Review :-
Must masturbate mentally … Must read more intellectually stimulating porn … Must sex-educate the self through pulp fiction of the sleaziest kind … Must update self on the birds and the bees… Because life’s a b***h and love is a fantasy between (book) covers and because ‘Mastram’ says it’s a ‘must’! Yes, Mastram was India’s Shakespeare of sleaze, the bard of the bawdy who controlled all the mind-fornication there was, that held all of North India in its ‘jerky’ grip through the 80s.
Rajaram (Rahul), a M.A in Hindi, quits his bank job in Manali to pursue his dream of being a novelist. He finds support only in his sanskari wife (Tara), and even after desperate attempts, all publishers reject his literary work because his kahanis have the matter but lack the ‘meat’. Realizing that sex sells like hot samosas and lust ‘whets’ hungry minds over literature, the struggling Premchand in him begins churning out porn-packed in-paperbacks, under the pseudonym of ‘Mastram’.
His lurid stories (‘Baniye Ka Lollipop’, ‘Sheela Ka Yowan’) discreetly called ‘woh-wali kitaab’ becomes a best-seller. But what happens when the covers are pulled off his identity and he’s exposed as the man who sells sexual fantasies for a living?

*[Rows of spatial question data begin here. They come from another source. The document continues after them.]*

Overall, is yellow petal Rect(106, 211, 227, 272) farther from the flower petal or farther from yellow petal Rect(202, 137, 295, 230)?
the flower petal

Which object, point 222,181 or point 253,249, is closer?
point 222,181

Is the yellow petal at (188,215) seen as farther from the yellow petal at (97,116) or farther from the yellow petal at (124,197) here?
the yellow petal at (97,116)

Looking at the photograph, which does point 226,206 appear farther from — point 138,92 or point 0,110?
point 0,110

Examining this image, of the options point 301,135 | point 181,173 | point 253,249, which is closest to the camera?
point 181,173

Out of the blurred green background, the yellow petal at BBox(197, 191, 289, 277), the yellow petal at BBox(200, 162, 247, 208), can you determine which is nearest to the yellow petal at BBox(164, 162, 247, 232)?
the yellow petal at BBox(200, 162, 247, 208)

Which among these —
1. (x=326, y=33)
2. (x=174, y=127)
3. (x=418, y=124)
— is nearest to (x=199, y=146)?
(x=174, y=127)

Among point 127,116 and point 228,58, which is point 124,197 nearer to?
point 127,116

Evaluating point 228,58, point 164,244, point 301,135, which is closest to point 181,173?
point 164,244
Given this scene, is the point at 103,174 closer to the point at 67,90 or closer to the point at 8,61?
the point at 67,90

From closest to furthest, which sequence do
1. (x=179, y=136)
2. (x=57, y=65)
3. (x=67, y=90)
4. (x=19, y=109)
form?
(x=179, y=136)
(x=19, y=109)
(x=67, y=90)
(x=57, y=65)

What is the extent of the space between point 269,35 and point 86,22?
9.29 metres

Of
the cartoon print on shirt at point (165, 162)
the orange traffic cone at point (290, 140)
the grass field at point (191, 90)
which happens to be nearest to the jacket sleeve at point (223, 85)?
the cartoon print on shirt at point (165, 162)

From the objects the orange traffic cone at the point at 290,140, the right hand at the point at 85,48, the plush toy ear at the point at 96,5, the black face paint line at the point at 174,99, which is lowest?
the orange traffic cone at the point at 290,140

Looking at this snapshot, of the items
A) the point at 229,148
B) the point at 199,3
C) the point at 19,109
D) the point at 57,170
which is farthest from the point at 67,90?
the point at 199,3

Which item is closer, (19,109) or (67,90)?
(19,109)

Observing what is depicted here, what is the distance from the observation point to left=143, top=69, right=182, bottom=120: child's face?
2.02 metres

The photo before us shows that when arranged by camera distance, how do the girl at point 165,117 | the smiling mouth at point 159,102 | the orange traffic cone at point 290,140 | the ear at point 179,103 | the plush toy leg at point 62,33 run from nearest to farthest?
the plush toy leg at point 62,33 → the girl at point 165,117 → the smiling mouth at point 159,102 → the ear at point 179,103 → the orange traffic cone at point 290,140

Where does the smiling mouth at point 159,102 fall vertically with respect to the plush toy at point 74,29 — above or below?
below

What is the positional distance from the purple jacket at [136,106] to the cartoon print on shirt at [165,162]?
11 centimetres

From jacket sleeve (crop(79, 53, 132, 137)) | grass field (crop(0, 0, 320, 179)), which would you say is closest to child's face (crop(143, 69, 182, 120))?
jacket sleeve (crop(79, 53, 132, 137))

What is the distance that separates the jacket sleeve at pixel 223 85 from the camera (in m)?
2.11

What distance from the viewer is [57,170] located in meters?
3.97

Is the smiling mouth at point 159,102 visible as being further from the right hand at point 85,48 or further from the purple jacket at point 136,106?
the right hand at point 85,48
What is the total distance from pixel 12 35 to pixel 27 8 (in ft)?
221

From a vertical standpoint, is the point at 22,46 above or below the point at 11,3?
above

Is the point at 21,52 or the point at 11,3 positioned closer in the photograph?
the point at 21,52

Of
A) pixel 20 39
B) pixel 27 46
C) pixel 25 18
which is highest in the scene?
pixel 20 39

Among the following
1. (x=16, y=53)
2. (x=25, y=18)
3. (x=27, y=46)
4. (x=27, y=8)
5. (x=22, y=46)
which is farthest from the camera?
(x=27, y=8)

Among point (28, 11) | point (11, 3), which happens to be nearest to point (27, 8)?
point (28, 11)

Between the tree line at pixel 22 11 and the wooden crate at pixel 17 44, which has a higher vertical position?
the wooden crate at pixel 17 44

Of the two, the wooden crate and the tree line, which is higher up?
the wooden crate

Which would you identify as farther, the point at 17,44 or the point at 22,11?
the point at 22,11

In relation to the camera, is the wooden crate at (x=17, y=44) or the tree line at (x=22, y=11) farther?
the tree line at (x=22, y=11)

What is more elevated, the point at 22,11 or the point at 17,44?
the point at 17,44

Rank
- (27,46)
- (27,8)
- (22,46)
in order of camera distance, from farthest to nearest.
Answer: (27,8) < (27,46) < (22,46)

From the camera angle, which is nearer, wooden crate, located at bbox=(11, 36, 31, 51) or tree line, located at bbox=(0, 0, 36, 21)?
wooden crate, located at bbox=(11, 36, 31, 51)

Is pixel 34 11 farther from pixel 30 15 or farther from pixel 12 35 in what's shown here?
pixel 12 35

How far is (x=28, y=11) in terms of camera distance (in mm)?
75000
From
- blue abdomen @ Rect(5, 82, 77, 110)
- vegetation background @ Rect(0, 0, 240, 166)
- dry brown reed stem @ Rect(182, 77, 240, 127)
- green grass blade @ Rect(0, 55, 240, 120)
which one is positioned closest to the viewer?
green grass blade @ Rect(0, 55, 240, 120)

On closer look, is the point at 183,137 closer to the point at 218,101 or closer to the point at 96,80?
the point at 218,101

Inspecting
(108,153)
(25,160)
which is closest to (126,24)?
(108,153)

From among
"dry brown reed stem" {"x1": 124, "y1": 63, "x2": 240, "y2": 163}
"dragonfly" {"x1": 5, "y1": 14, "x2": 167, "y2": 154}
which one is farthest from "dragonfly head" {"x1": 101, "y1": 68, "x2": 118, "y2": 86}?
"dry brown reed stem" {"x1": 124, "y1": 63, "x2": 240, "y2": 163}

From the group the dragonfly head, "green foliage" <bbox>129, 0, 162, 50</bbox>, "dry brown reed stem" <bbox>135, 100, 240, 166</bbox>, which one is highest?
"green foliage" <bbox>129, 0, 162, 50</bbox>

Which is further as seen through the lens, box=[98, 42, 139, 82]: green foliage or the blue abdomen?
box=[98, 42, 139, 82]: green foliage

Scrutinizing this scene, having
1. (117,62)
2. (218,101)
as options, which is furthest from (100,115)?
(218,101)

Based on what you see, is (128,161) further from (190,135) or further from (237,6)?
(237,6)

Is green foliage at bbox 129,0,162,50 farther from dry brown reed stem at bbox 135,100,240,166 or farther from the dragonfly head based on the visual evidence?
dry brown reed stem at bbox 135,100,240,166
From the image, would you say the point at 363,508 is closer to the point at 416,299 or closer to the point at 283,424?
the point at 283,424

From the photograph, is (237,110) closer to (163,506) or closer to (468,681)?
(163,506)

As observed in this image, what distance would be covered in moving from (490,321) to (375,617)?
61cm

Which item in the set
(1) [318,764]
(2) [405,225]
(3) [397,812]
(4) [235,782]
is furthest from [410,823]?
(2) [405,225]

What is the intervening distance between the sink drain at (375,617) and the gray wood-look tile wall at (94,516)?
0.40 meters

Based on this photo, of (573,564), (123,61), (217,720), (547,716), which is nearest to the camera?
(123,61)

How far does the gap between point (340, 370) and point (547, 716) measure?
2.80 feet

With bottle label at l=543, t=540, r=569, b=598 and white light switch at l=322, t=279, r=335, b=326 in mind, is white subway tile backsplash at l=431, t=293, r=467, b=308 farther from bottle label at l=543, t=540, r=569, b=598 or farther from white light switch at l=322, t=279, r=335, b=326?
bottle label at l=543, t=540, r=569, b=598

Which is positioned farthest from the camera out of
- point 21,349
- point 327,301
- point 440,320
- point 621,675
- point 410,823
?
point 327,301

Jaiswal’s premise is different and daring; he bares the hypocrisies of a society that shames, silences and devours sex – all in the same breath (ahh!). Even the typography of the title symbolizes a male organ, but the film is far from pornographic. It’s about the psyche and dilemma of a writer torn apart between art and erotica. The problem is the storytelling that’s languid and uninventive for a subject so explorative.
The story lacks stamina, and the background music drags the plot. Rahul’s performance warms up at the start, but his expressions soon get repetitive, and Tara can’t juice the plot that runs dry.
The film that had a lot of potential, but what’s missing is the ‘woh wali baat’.
Story :-
A fictional biography of a writer who craves to exploit his literary skills, but ends up with creative writing for carnal consumption only. He becomes the hottest name in pornographic pulp fiction.